Last shall be first in sports scheme

15th July 2005 at 01:00
Teachers who hated PE get chance to become coaches. Nicola Porter reports

Non-athletic primary teachers who were always picked last for netball and baseball teams at school are training to become sports coaches.

A scheme that trains teachers of all sporting abilities to coach young athletes is helping them to confront their playground fears of physical education lessons. It is also hoped their new-found confidence and knowledge will help them to motivate and mentor pupils who show a natural ability in the sporting arena, possibly creating Olympians for London 2012.

National-lottery funded Dragon Sport has developed the coaching scheme for teachers across south Wales. Co-ordinator Yvonne Hughes and her team of helpers teach basic skills, such as cricket and athletics, to primary teachers and volunteer parents using a handy resource pack.

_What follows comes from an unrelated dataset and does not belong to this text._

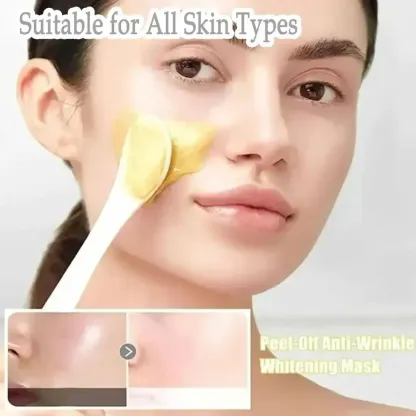 Golden Peel off Mask_Buy One Get One Free @ Just Rs.499/-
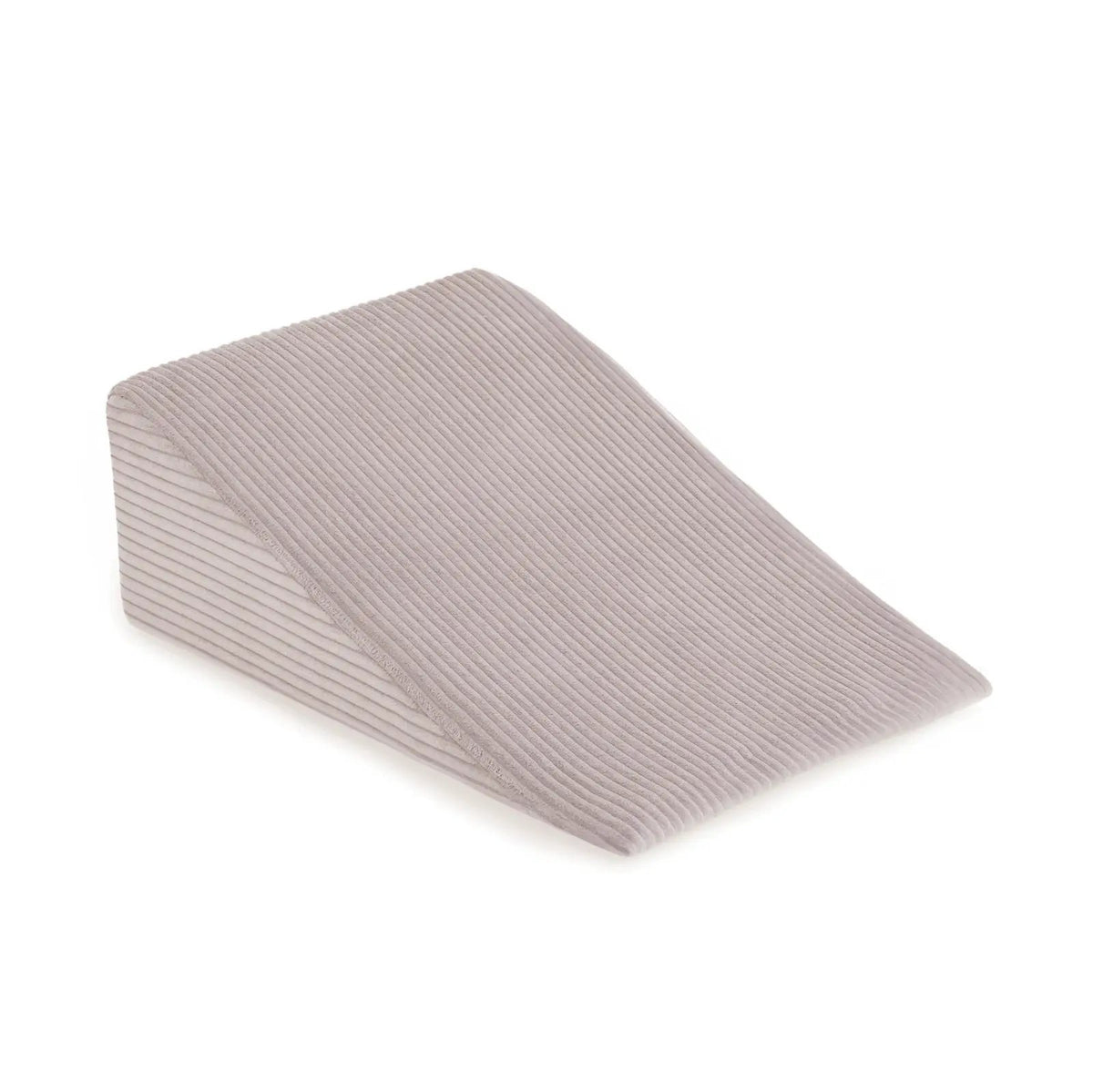 Terrain de jeu 4 éléments – Velours côtelé rose clair premium, aire de jeux – Plush Nest by Misioo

In Cardiff, 72 schools are now part of the scheme, which aims to link them with sports clubs at grass-roots level. The primary school where former world champion hurdler Colin Jackson ran his first race is the latest recruit to the scheme.

Springwood primary in Llanedeyrn, Cardiff, has set up an after-school athletics club. Funded by Dragon Sport, the school has bought foam javelins, mini-hurdles and shortened long-jump pits to encourage younger pupils to take part.

Rachael Smith, Springwood PE co-ordinator, said: "Four of the teaching staff have volunteered to coach at the after-school club.

"The training given to the teachers, who did not previously have athletic backgrounds, was great, very user-friendly and not at all daunting."

The school has formed close links with the Pontprennau Panthers athletics club, so that pupils can develop their abilities outside school.

Colin Jackson was unable to launch the club because he was in Singapore supporting London's Olympic bid. Jamie Baulch, former world indoor 400m champion, took his place and signed autographs for youngsters.

He said: "It's fantastic to be involved in a scheme which encourages more young people to get involved in sport. With the focus on fun, the children will see how enjoyable sport can be and are more likely to stick with it."

Dragon Sport's Yvonne Hughes said: "From the expressions on the children's faces you could tell that they think Jamie Baulch is a fantastic role model. We hope to create more out of this initiative."

Ms Hughes said the scheme was not all about pupils with a natural flair for sport. "It's all about giving teachers confidence and training to pass on basic skills to pupils of all abilities.

"Many of the teachers I have trained hated PE in school. But this does not mean they can't be good coaches and mentors to future sporting stars."

The initiative has attracted the support of other world-renowned athletes such as cyclist Nicole Cooke and Welsh rugby great Scott Gibbs.

Providing essential sporting opportunities to young people was one of the key objectives of the Assembly government's Climbing Higher strategy. In Wales last year, 994 schools and more than 14,000 children took part in Dragon Sport's athletics sessions.